• [WRITTEN TASKS]:
a: Using the forum post on stacked spins, answer these:
(i) What does the letter A stand for when it marks a spin level?
(ii) What is the one real particle called?
(iii) In which direction does Z increase in the coordinate system?
b: Rewrite the forum post on stacked spins from "A spin set is denoted by S(n) where" up to and including "to discuss alternatives.", with "BPhoton" changed to "B-photon".
┌─ SOURCE
Post by Nevyn on Tue May 24, 2016 10:10 pm

I'll start by pointing out a few basic rules and assumptions about stacked spins and the nomenclature we are using here. This may cover stuff we already know but I want to be perfectly clear.

Nomenclature


A spin level is denoted by its spin axis dimension (the axis it is rotating around) such as X, Y or Z or its spin axis relative to what is being spun such as A for axial (axial meaning 'from the center'). If something is spinning about some dimension, then its motion is in the other 2.

A group of spin levels is a spin set and all spin levels in a spin set must be orthogonal to each other. There is also a requirement that spin sets must be orthogonal to each other as well since they are just more spin levels added on top.

A spin set is denoted by S(n) where n is the number of spin sets from the BPhoton with the very first spin set being 1, a spin set on top of that is 2, etc.

A spin level within a spin set is denoted by S(n)d where d is X, Y or Z and sometimes we will use A as well, even though I am arguing against it, we will need to use it to discuss alternatives.

There is only 1 real particle and we call it the BPhoton. This is an indivisible, rigid (truly rigid, meaning it can not deform in any way) body. To avoid confusion, it should be referred to as the BPhoton and not as a particle since the term particle has come to represent larger entities such as electrons and protons. Similarly, do not refer to something as a BPhoton if you are not referring to this central, real entity. If you have a BPhoton with any spin levels above the axial, then it is a photon or larger particle. I'm a bit unsure whether the axial spin should be part of the BPhoton or not but I will progress with it attached.

A coordinate system is a set of orthogonal dimensions with a common origin. The dimensions are X, Y and Z with X increasing to the right, Y increasing up and Z increasing out of the screen or towards the viewer. This can translate to wide (X), high (Y) and deep (Z) when referring to lengths.

Stacked Spins


The BPhoton can gain an axial spin level. That is because it does not have any existing spins so it is free to choose a spin axis anywhere it wants to and the central axis of the BPhoton is a good choice. I could probably go into how the axial spin axis is an expression of mass and I think that is a worthy point of discussion but will leave it for now.
└─
┌─ DATASET EXTRACT
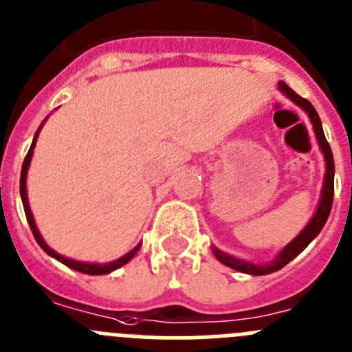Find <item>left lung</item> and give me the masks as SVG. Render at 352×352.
I'll list each match as a JSON object with an SVG mask.
<instances>
[{
    "mask_svg": "<svg viewBox=\"0 0 352 352\" xmlns=\"http://www.w3.org/2000/svg\"><path fill=\"white\" fill-rule=\"evenodd\" d=\"M278 88H280V91L285 95V97L290 98L294 104H297V106L300 107L302 111H305L307 116H309L311 124H313L314 135H316V140L318 144H320V149L324 157V179H323V187H321V198H320V203H318V208L316 212H314V215L311 217V221L307 222V226H305V228L302 229V231L298 232V234L295 236V238L292 239L285 248H281L280 254L274 257V261L265 262V264H254V262L232 257V255L226 254V252L219 250L217 246H213L212 250H213V255L217 257V261L222 262V264L228 265V267L234 269V271L245 272V274H252V276H264V274H271V272L280 271V269L285 267L288 262L294 261L300 252H304L305 246L309 245V243L320 234L321 229H323L324 222H327L328 215H330L331 203H333V175H335L333 154H331L330 144H328L327 139H324L320 116H318L313 104H311L307 98H302L300 95L295 94V91L285 83V81H280V83H278Z\"/></svg>",
    "mask_w": 352,
    "mask_h": 352,
    "instance_id": "8db88e82",
    "label": "left lung"
}]
</instances>
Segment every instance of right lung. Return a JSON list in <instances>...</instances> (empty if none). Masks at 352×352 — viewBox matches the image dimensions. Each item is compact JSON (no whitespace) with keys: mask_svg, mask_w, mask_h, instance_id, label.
Here are the masks:
<instances>
[{"mask_svg":"<svg viewBox=\"0 0 352 352\" xmlns=\"http://www.w3.org/2000/svg\"><path fill=\"white\" fill-rule=\"evenodd\" d=\"M48 120V116L45 118V121ZM45 121H43L41 124H39L38 131L34 133V139H32V144H31V149H29L28 156H25L24 160V165H22V172H21V198H22V205H24V212H25V217H28V222H29V228H31L32 234H34L36 241H38V245L41 246L43 250L47 252L50 257L57 258L58 262H62V264H65L67 267L74 269V271L78 272H83V274H91V276H98V274H109V272L116 271V269H120L121 265H124L126 262H130L131 258L135 257L137 252L140 250V245L142 243H139V245L135 246V248H131L128 254H124L123 257L116 258V261L113 262H107V264H97V262H80V261H74V258H69V257H64V255L57 254L55 250H52L50 246L45 243V239L41 238V234H39L38 228H36V222H34V217H32V212L31 208H29V201H28V187H25V182H28V170H29V165H31V157H32V151H34L36 147V140H38V135L39 131H41L43 124H45Z\"/></svg>","mask_w":352,"mask_h":352,"instance_id":"obj_1","label":"right lung"}]
</instances>
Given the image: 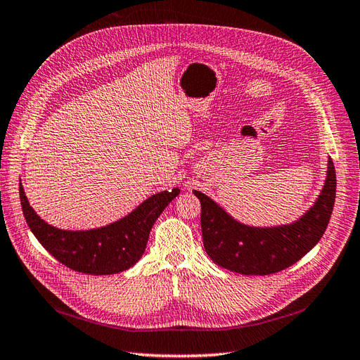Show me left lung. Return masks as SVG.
<instances>
[{
    "mask_svg": "<svg viewBox=\"0 0 360 360\" xmlns=\"http://www.w3.org/2000/svg\"><path fill=\"white\" fill-rule=\"evenodd\" d=\"M200 200L203 248L223 269L240 274H273L288 269L321 240L333 211L336 173L327 160L324 186L312 207L292 223L250 226L233 219L207 194L193 190Z\"/></svg>",
    "mask_w": 360,
    "mask_h": 360,
    "instance_id": "left-lung-1",
    "label": "left lung"
}]
</instances>
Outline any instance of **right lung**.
<instances>
[{
  "label": "right lung",
  "instance_id": "1",
  "mask_svg": "<svg viewBox=\"0 0 360 360\" xmlns=\"http://www.w3.org/2000/svg\"><path fill=\"white\" fill-rule=\"evenodd\" d=\"M179 193L176 187L152 194L125 217L107 226L68 231L40 219L19 182L22 212L34 237L57 261L86 274H115L131 269L145 253L153 223Z\"/></svg>",
  "mask_w": 360,
  "mask_h": 360
}]
</instances>
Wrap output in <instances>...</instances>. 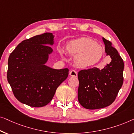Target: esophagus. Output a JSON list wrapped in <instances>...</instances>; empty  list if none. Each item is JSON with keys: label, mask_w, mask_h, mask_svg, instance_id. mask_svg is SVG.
Returning a JSON list of instances; mask_svg holds the SVG:
<instances>
[{"label": "esophagus", "mask_w": 134, "mask_h": 134, "mask_svg": "<svg viewBox=\"0 0 134 134\" xmlns=\"http://www.w3.org/2000/svg\"><path fill=\"white\" fill-rule=\"evenodd\" d=\"M69 75L70 76H73V77H76L77 76V72L74 70H72L70 71Z\"/></svg>", "instance_id": "34e87169"}]
</instances>
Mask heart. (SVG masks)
Wrapping results in <instances>:
<instances>
[{
	"instance_id": "heart-1",
	"label": "heart",
	"mask_w": 134,
	"mask_h": 134,
	"mask_svg": "<svg viewBox=\"0 0 134 134\" xmlns=\"http://www.w3.org/2000/svg\"><path fill=\"white\" fill-rule=\"evenodd\" d=\"M66 51L70 55L75 56V64L81 68L89 67L97 64L104 54L103 47L87 37H82L69 42L66 47ZM59 52L63 56V50L60 49Z\"/></svg>"
}]
</instances>
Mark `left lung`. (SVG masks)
<instances>
[{"mask_svg":"<svg viewBox=\"0 0 134 134\" xmlns=\"http://www.w3.org/2000/svg\"><path fill=\"white\" fill-rule=\"evenodd\" d=\"M106 55L111 62L102 69L93 67L78 72V99L87 109L109 106L115 99L123 83L124 63L112 43L103 37Z\"/></svg>","mask_w":134,"mask_h":134,"instance_id":"obj_1","label":"left lung"}]
</instances>
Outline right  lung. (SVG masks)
Instances as JSON below:
<instances>
[{"mask_svg":"<svg viewBox=\"0 0 134 134\" xmlns=\"http://www.w3.org/2000/svg\"><path fill=\"white\" fill-rule=\"evenodd\" d=\"M54 37L45 33L24 40L9 56L7 80L14 97L23 104L35 107L48 104L67 78V68L54 69L46 65Z\"/></svg>","mask_w":134,"mask_h":134,"instance_id":"obj_1","label":"right lung"}]
</instances>
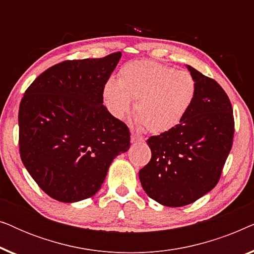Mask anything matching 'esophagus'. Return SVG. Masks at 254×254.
<instances>
[{"label": "esophagus", "mask_w": 254, "mask_h": 254, "mask_svg": "<svg viewBox=\"0 0 254 254\" xmlns=\"http://www.w3.org/2000/svg\"><path fill=\"white\" fill-rule=\"evenodd\" d=\"M130 141H131V143H137V142H142L143 141V138H142L140 135H136V134H131V136H130Z\"/></svg>", "instance_id": "esophagus-1"}]
</instances>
└─
• [THE REPLIES]:
a:
(i) Axial, meaning "from the center."
(ii) The BPhoton.
(iii) Out of the screen, toward the viewer.

b:
A spin set is denoted by S(n) where n is the number of spin sets from the B-photon with the very first spin set being 1, a spin set on top of that is 2, etc.

A spin level within a spin set is denoted by S(n)d where d is X, Y or Z and sometimes we will use A as well, even though I am arguing against it, we will need to use it to discuss alternatives.